Emperyalizmin acımasızlığını ve açgözlülüğünü emperyalist bir ülkede doğup büyümüş bir insanın kaleminden okumak önceleri şaşırtıcı oluyor. Ancak kitapta anlatılanlar ve varılan yargılar ,Türkiye´de dinozor diye adlandırılan yazarların vardıkları yargılarla hemen hemen bire bir örtüşüyor. Bu durum emparyalizmi ve burjuvaziyi toplumun tüm bireylerinin refaha kavuşmasında en büyük engel olarak görenlerde olumlu duygular oluşturuyor. Ayrıca yazarın sözde Ermeni soykırımı ve Türkiye´nin AB üyeliğine önyargısız yaklaşımı, tüm dünyadaki emekçi sınıfını kucaklaması yıllardır "media" mızda izlemek zorunda bırakıldığımız iki yüzlü Avrupalı siyasetçilerinin sinsi açıklamalarından tamamen farklı olması ona karşı sempati duyulmasına neden oluyor.Dünya üzerinde halklar üzerinde oynanan oyunların henüz farkına varamamış olanlarında bu kitabı okuması, belki onların bu durumları dile getiren yazarlarımızı dinozor veya paranoyak diye adlandırmalarını engelleyecek, daha mutlu, müreffehve barış içinde yaşanılan bir dünyanın önünü açacaktır.

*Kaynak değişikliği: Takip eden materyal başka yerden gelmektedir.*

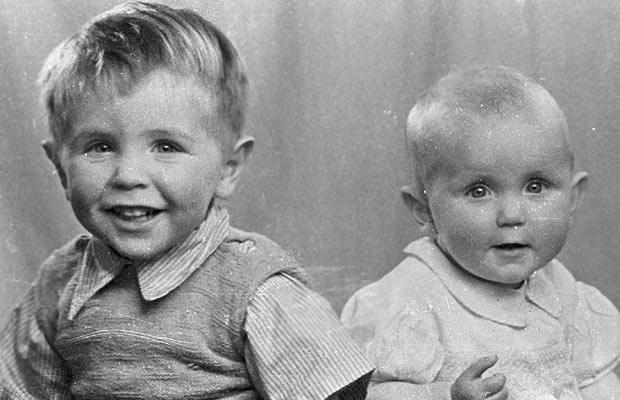 stephen hawking as a young child with his sister mary 1948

Akira Kurosowa- Kurbağa Yağı Satıcısı

SAHNE ARKASI
Kitabın ilk sayfasını çevirdiğimde hayal kırıklığına uğradım,çünkü kitabın bir roman olduğunu düşünerek almıştım,ama kitap bir otobiyografiydi.Sayfaları çevirdikçe başlangıçtaki hayal kırıklığım keyifli bir okumaya dönüştü.Tamamen içten duygularla yazılmış bu eseri okurken Japon Halkının gelenekleri,yaşam tarzları hakkında bilgi sahibi olunabilmesinin yanında sinama sanatı hakkında da bir çok şey öğreniliyor.Sinema da herhangi bir filmi izleriz,kendi basit ölçütlerimize göre değerlendiririz.Film bittikten sonra filmde emeği geçenlerin yazdığı bölüm esnasında ışıklar yanar ve hemen hiç kimse o isimleri okumaz.Büyük çoğunluk en fazla aktör ve aktrisleri tanır,biraz daha az insan filmin yönetmenini tanır,senaristleri tanıyanlar daha da azdır.Diğerlerini bilenler sadece uzmanlardır.Oysa filmin sinema salonuna gelmesi için geçen sürede o kadar çok insan o kadar büyük emekler harcarlarmış ki bu kitabı okumadan sinema dünyasının içinde olmayan bir insanın bunu anlaması çok zor,hatta okuduktan sonra ancak tahmin edebiliyorsunuz.Bu kitabı okuyun,bu kitabı okuduktan sonra seyrettiğiniz filmleri asla eskisi gibi değerlendirmeyeceksiniz.

Ergin Atlıhan- Hayta

Roman mı, Anlatı mı?

Okurken kitabın dörtte üçünü bitirdiğimde bile hala yazarın hemen her bölümde birlikte olduğu kadınları ve onlarla sevişmelerini yazması beni rahatsız etti. Aslında bu tür şeylerin yazılmasına da karşı değilim, ilgisi olanlar okur, ancak yazarın zaman zaman yaptığı göndermelerden anlaşılan mitoloji ve arkeoloji bilgisi ve akıcı yazım biçemi onun bu kitabı çok daha edebi bir kurgu ile kotarabileceğini ve resim dünyasının yanında yazın dünyasında da kendine yer bulabileceğinin ipuçlarını veriyor.Ancak yazarın samimi bir arkadaşına anlatır gibi hangi kadınla nasıl birlikte olduğunu anlatması eserin yazınsal değerini düşürmüş.